The fund plans to make term deposits and direct equities available to members from next February.

DIY funds and SMSFs have nabbed 71 per cent of member funds due to Telstra Super's high average account balances, the fund's chief financial officer Christina Liosis said.

Club Plus Super will launch its direct equity offer in six months, after the success of its term deposit launch in March. 

Club Plus chief executive Paul Cahill said $7 million in funds flowed to the term deposit platform from accumulation members over one week, while 20 per cent of pension members had transferred funds in the first three months of the product launch.

AustralianSuper's product manager of investments Paul Souter said direct equities was one of the fund's "best kept secrets". 

He said AustralianSuper's ASX200 offer had been available for about 12 years and had attracted 8,000 members and $190 million in funds, with limited or no advertising.

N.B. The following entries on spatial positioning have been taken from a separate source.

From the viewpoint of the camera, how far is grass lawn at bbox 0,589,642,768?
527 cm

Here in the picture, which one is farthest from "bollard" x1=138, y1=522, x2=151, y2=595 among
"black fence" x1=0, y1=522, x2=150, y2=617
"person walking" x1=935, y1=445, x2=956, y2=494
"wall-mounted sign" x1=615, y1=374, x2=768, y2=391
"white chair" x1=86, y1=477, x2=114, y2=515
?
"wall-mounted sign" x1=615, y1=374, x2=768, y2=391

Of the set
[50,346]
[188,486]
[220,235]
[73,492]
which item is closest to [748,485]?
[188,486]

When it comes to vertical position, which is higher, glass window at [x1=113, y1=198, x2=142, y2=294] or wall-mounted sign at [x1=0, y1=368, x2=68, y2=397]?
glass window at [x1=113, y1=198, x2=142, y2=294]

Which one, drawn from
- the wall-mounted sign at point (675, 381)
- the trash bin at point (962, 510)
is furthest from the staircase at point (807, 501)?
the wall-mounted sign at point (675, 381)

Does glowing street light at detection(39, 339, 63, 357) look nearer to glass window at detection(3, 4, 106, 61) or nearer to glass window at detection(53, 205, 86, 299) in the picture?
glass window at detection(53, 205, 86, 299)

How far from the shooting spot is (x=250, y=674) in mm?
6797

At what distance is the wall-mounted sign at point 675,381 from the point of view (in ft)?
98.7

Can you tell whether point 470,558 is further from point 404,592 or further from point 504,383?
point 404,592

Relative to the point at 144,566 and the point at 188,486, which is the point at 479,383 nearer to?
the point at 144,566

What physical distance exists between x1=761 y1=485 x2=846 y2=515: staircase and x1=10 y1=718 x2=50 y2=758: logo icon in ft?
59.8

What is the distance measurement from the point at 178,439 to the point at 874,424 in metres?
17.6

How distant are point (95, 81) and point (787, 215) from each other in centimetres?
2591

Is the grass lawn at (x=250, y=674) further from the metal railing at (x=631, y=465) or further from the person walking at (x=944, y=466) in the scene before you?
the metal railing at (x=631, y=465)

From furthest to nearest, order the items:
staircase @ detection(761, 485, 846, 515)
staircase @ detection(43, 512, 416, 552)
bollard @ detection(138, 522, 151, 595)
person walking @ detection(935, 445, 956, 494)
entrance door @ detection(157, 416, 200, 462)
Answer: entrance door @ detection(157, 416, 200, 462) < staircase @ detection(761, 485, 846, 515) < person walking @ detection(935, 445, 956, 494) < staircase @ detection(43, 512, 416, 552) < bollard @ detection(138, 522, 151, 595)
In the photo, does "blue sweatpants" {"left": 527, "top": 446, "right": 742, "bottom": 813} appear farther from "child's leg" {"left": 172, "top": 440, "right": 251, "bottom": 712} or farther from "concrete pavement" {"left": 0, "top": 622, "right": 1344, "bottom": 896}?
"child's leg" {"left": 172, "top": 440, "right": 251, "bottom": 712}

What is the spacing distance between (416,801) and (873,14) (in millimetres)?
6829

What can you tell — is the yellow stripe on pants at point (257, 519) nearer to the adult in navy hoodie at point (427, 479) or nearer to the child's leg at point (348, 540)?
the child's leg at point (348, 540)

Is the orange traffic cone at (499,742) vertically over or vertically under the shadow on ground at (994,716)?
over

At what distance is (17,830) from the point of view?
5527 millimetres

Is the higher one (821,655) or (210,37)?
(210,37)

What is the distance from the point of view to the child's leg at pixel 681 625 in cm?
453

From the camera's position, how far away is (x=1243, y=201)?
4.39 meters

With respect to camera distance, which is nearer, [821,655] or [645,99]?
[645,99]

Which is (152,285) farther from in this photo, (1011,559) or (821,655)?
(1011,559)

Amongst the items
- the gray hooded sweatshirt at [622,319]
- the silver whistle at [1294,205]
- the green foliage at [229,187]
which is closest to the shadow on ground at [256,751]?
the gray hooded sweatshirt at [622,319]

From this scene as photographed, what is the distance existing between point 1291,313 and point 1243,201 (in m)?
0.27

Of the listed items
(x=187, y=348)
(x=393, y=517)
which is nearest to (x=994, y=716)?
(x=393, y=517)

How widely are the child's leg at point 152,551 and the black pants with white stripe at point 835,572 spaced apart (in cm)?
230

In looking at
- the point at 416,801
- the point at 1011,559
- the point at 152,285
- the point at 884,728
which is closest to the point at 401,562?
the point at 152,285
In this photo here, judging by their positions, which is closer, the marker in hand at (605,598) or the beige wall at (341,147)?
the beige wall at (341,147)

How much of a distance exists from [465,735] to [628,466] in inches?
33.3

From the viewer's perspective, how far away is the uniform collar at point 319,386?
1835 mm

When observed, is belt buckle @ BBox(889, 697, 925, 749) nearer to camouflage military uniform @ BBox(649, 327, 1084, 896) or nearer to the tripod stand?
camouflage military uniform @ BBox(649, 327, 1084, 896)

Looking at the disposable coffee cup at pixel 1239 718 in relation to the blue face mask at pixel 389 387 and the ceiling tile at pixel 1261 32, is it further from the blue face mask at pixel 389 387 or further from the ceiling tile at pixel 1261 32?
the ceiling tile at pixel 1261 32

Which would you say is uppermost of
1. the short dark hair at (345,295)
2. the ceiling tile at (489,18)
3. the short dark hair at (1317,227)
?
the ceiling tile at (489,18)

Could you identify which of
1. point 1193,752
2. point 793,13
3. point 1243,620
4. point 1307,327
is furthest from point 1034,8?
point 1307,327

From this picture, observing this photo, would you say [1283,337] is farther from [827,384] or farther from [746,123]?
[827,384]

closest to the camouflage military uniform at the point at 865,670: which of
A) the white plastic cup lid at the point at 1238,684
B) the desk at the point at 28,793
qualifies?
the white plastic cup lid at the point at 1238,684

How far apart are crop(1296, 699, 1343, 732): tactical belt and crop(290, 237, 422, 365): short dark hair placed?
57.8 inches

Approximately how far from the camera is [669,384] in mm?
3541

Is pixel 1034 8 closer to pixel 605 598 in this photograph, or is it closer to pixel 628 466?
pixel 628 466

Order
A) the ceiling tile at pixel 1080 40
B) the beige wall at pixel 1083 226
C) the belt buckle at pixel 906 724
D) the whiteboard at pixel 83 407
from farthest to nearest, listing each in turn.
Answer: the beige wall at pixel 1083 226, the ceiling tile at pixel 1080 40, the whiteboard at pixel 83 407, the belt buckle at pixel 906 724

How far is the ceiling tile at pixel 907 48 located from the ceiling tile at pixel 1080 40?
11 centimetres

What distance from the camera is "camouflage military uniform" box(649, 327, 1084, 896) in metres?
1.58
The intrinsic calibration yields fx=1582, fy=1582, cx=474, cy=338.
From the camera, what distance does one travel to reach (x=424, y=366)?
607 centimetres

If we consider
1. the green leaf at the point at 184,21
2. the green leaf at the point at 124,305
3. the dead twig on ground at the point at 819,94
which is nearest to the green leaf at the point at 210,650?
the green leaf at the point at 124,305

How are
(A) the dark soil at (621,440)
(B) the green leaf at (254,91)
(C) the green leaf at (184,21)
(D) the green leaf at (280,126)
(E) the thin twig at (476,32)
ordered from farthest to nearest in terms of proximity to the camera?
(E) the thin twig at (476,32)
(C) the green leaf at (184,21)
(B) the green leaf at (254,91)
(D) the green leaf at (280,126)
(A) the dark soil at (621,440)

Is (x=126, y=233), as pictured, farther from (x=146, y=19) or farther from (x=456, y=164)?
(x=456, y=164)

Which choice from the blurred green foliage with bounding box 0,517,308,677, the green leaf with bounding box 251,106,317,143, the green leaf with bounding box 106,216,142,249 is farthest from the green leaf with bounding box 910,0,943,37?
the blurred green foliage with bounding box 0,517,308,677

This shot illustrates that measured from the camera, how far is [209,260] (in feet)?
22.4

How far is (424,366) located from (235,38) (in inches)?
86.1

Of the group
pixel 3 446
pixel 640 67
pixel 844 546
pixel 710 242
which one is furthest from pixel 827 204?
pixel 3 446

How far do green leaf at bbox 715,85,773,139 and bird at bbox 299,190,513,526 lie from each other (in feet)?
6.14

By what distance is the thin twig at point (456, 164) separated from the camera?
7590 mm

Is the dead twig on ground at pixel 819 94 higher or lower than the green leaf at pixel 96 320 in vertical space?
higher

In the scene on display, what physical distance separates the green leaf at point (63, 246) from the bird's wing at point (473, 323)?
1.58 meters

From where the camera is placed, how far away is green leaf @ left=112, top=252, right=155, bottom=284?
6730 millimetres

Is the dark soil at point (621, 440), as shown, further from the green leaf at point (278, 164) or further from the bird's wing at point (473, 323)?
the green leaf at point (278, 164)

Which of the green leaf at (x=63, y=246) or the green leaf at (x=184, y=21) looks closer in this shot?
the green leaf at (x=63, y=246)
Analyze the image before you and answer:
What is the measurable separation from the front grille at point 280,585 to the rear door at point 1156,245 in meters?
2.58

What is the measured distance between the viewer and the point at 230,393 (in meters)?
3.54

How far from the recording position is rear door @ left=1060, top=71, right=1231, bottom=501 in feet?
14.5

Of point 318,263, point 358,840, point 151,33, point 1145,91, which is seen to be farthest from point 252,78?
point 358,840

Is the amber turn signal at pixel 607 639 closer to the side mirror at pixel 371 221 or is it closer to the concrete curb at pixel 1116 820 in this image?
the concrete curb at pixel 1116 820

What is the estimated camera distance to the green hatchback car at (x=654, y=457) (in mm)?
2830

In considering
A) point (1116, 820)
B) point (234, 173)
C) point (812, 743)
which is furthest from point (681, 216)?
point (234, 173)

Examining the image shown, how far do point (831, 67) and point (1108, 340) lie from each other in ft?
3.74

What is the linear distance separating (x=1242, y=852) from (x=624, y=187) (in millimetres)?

The fund has redesigned its offer and introduced term deposits, with the prime driver being the flight to SMSFs, according to Souter.

He said SMSF rollover represented about 5 per cent of the fund's members and 15 per cent of funds, and while AustralianSuper had developed a "compelling alternative" to SMSFs, he was not convinced it was the complete solution to the SMSF problem.

CoreData's Direct Investing report released in July found 48.7 per cent of respondents would be interested in investing in specific Australian shares and 47.3 per cent in terms deposits through their superannuation fund. A further 26.6 per cent would be interested in investing directly in pension annuities, it said.